Latin: To Bring With You Under Penalty of Punishment

Paper I like being deposed, but then, I've always liked taking tests.  Weirdo!  Lawyers are notoriously bad witnesses, and I'm probably no exception, but I really like the mental exercise of defending my opinions.  After so many years eliciting testimony, it's much more interesting to play from the hot seat.  Yesterday's deposition offered some lessons in e-discovery worth sharing.

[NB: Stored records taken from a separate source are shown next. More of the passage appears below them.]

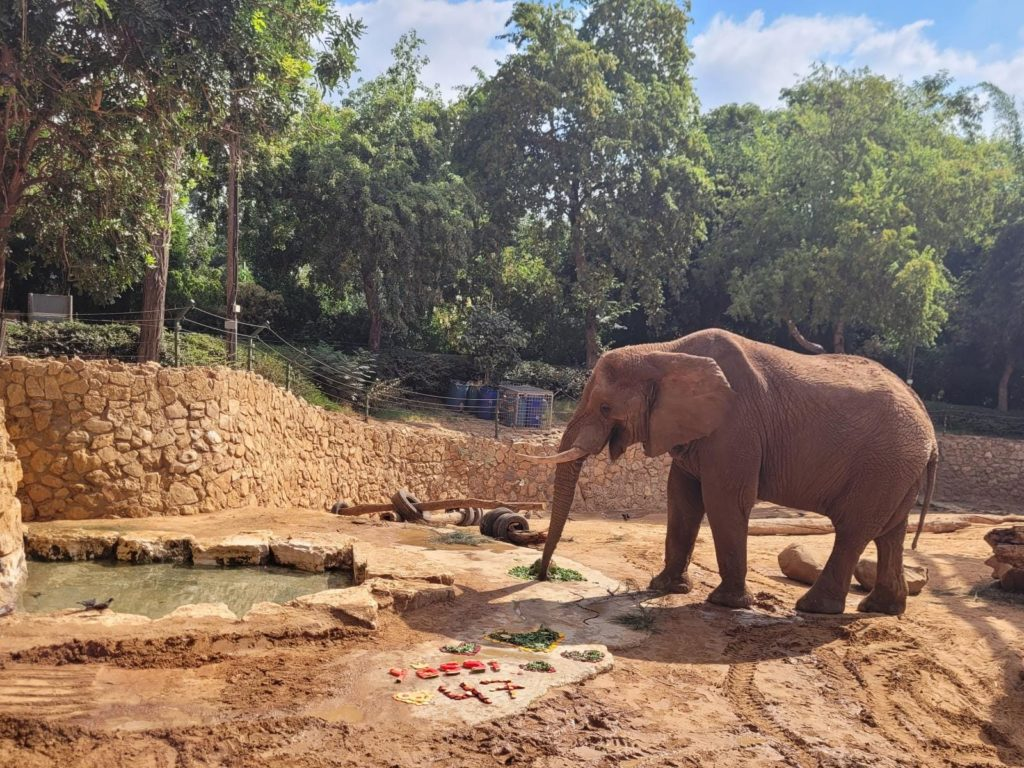 יוסי הפיל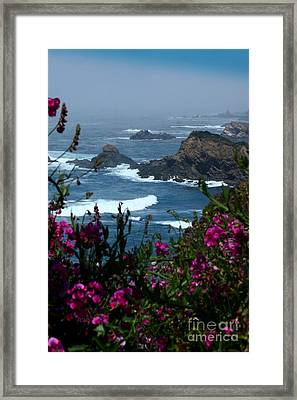 Northern Coast Beauty Framed Print
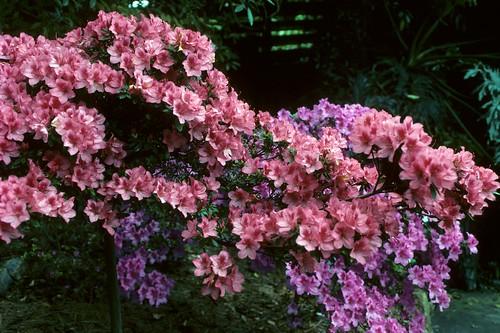 Perennials_022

No lawyer worth his or her salt will notice a deposition without appending a subpoena duces tecum demanding the witness bring documents.  The SDT served on me focused on e-mail and telephone communications, so the challenge was how best to produce e-mail threads and call records to a party who'd merely specified that ESI be produced in a "reasonable manner." 

I use Gmail for messaging, so all responsive messages were already threaded--a big timesaver in collecting responsive material and an aid to preserving continuity and clarity.  But Gmail doesn't support a simple "Save As" feature enabling a user to generate a generic single message format or PST.  Of course, I could have downloaded all my messages to Outlook then saved single messages as .eml or .msg files; but, as there would be upwards of 30,000 messages to download, that approach was a non-starter.

I wanted to preserve appearance and full-text searchability.  I also had to deal with attachments in about half of the responsive threads, some of which would be in formats (like forensic images) that most lawyers aren't going to ken.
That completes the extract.